Ich hätte darauf zahlreiche Antworten geben können (es war übrigens eine interessante Herausforderung), aber irgendetwas an Roones Ton und Körpersprache sagte mir, dass sein Problem nicht die visuelle Herausforderung war. Sein Problem war, dass er aufgefordert wurde, eine großartige Idee umzusetzen, die nicht auf seinem Mist gewachsen war, sondern von dem Mann stammte, der immer gefragt hatte »Wie hoch?«, wenn Roone gesagt hatte »Spring.«
Seit meiner Ernennung zum Präsidenten von ABC im Jahr 1993 war ich Roones Vorgesetzter. Wir hatten in all den Jahren gut
zusammengearbeitet. Er war stolz, dass ich es bis an die Spitze des Unternehmens geschafft hatte, aber er betrachtete mich noch immer als seinen Schützling, der unter ihm seine ersten Erfahrungen gesammelt hatte und sein Verbündeter im Front-Office war. Und er betrachtete sich selbst als denjenigen, der mich vor Einmischung von oben geschützt und mir erlaubt hatte, mein Ding zu machen. Ich war ihm weniger blind ergeben, als er glaubte, aber es konnte nicht schaden, dass er so dachte, und ich hatte keinen Grund, ihm die Augen zu öffnen. Roone war am besten, wenn sein Ego möglichst nicht bedroht wurde.

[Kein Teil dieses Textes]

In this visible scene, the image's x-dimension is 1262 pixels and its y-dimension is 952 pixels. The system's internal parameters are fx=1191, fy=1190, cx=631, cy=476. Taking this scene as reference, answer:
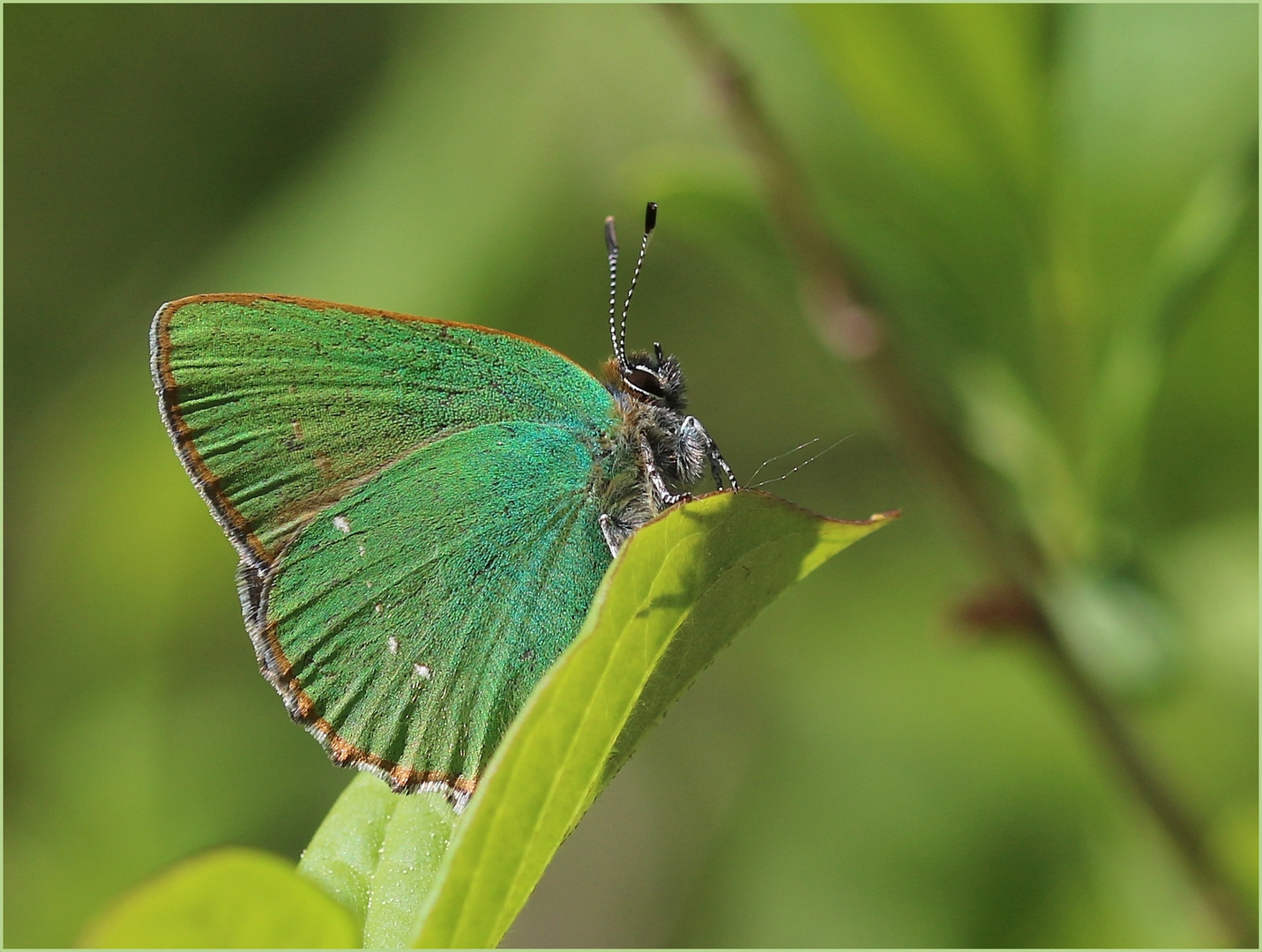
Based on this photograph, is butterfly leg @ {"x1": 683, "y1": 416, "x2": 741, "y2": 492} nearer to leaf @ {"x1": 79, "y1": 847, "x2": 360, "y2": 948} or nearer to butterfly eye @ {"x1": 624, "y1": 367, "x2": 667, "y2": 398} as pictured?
butterfly eye @ {"x1": 624, "y1": 367, "x2": 667, "y2": 398}

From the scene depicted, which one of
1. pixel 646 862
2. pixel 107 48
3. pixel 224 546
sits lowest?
pixel 646 862

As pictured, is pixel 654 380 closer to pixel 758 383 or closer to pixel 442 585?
pixel 442 585

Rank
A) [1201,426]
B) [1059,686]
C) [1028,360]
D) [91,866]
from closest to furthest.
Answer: [1059,686]
[1028,360]
[1201,426]
[91,866]

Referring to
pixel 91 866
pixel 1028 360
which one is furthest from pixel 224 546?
pixel 1028 360

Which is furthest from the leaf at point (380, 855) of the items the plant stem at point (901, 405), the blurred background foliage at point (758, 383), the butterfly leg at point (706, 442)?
the blurred background foliage at point (758, 383)

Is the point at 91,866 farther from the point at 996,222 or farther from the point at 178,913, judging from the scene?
the point at 996,222

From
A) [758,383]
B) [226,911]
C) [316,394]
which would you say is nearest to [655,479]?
[316,394]
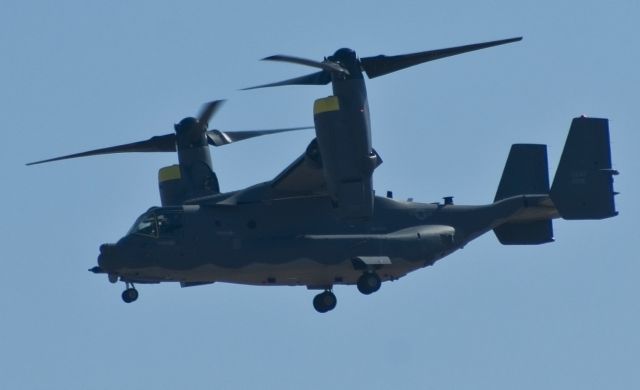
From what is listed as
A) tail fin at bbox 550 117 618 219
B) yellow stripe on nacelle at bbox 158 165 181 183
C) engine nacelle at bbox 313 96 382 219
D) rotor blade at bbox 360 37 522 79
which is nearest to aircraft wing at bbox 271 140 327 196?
engine nacelle at bbox 313 96 382 219

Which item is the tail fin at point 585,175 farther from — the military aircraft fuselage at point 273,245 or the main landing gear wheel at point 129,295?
the main landing gear wheel at point 129,295

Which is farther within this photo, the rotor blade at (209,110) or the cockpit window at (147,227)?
the rotor blade at (209,110)

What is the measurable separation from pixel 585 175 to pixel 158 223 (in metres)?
9.45

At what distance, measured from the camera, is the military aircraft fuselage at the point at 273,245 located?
3472 cm

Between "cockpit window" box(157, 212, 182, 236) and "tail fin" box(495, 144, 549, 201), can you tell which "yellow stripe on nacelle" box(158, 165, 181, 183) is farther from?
"tail fin" box(495, 144, 549, 201)

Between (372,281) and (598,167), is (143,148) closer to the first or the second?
(372,281)

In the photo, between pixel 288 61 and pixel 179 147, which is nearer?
pixel 288 61

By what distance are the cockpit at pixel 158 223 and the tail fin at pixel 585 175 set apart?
836 centimetres

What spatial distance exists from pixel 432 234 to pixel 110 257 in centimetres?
678

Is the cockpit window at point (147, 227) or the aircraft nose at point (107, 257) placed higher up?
the cockpit window at point (147, 227)

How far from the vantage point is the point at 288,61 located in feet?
109

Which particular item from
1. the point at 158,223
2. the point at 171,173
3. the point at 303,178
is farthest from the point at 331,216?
the point at 171,173

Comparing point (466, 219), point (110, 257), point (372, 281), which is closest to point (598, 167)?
point (466, 219)

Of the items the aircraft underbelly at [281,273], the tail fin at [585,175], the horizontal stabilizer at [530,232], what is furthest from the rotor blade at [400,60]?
the horizontal stabilizer at [530,232]
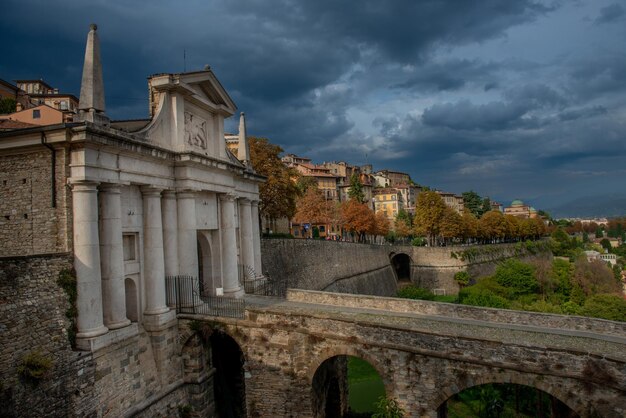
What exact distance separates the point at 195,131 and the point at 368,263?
114 feet

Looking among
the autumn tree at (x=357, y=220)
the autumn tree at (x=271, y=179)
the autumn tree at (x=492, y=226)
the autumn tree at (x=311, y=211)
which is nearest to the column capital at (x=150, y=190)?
the autumn tree at (x=271, y=179)

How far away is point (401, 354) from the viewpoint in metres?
12.5

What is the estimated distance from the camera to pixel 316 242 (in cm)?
3841

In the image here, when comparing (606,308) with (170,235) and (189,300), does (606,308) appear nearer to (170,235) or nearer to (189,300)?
(189,300)

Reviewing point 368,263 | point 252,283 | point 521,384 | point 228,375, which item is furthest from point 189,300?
point 368,263

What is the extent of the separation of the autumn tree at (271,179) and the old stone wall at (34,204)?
876 inches

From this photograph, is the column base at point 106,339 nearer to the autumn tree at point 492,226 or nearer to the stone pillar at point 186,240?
the stone pillar at point 186,240

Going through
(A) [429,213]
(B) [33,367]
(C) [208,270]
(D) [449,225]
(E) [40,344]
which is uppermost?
(A) [429,213]

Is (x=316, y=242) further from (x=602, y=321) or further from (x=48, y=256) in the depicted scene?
(x=48, y=256)

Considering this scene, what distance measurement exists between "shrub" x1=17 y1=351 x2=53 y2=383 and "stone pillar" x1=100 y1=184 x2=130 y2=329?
266 centimetres

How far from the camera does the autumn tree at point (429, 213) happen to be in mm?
62062

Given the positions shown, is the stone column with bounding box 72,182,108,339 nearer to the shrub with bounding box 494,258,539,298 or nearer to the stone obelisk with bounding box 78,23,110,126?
the stone obelisk with bounding box 78,23,110,126

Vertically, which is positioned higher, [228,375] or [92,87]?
[92,87]

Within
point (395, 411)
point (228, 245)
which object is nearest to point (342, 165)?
point (228, 245)
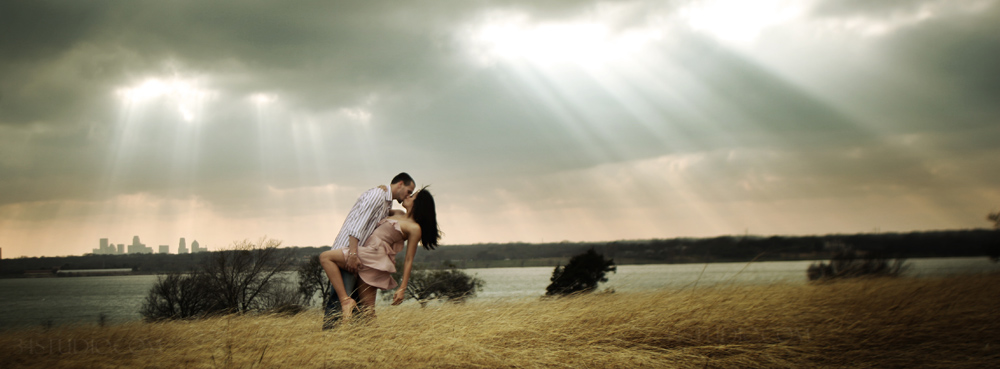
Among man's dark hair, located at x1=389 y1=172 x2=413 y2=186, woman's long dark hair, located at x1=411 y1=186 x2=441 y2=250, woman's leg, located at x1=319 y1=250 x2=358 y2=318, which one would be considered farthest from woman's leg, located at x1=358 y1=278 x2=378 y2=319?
man's dark hair, located at x1=389 y1=172 x2=413 y2=186

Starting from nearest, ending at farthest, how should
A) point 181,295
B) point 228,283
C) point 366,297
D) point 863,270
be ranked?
1. point 366,297
2. point 863,270
3. point 228,283
4. point 181,295

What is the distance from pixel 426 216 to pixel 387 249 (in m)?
0.48

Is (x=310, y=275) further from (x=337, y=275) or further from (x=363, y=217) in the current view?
(x=363, y=217)

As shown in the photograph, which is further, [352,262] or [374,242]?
[374,242]

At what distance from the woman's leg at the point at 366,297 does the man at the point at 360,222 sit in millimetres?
58

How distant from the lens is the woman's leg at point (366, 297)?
4852 millimetres

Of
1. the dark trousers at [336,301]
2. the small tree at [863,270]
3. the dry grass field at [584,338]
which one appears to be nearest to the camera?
the dry grass field at [584,338]

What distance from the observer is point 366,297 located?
16.3 feet

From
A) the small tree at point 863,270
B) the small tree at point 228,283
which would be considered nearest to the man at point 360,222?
the small tree at point 863,270

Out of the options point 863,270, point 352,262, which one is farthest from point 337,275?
point 863,270

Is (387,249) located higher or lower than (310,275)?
higher

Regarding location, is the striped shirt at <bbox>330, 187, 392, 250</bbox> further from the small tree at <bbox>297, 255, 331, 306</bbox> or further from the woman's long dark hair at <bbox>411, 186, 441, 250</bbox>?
the small tree at <bbox>297, 255, 331, 306</bbox>

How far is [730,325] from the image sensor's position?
561 cm

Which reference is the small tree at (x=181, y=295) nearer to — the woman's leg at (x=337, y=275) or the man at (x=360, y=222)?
the man at (x=360, y=222)
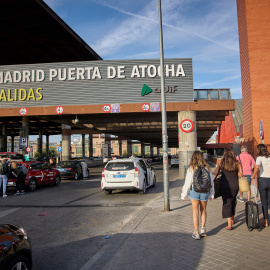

Allerdings war ich darauf angewiesen, dass er die Dinge umsetzte, um die ich ihn bat. Es ist eine heikle Angelegenheit, Menschen auf seine Seite zu bringen und ihr begeistertes Engagement zu wecken. Manchmal lohnt es sich, über ihre Vorbehalte zu sprechen und geduldig ihre besorgten Fragen zu beantworten. Bei anderen Gelegenheiten muss man einfach klar kommunizieren, dass man selbst der Boss ist und dass man erwarte, dass die Anordnungen ausgeführt werden. Es ist nicht so, dass ein Ansatz »netter« wäre als der andere. Es ist vielmehr so, dass der eine Ansatz eher subtil und der andere unverblümt und nicht verhandelbar ist. Letztlich geht es darum, was man in dem betreffenden Augenblick für das Richtige hält. Sie allein entscheiden, wann ein demokratischerer Ansatz hilfreich ist, um das beste Ergebnis zu erzielen und die Moral zu stärken, und wann Sie die nötige Sicherheit besitzen, um autokratisch zu handeln, selbst wenn Sie damit Unmut auslösen.
Es ist eine heikle Angelegenheit, Menschen auf seine Seite zu bringen und ihr begeistertes Engagement zu wecken.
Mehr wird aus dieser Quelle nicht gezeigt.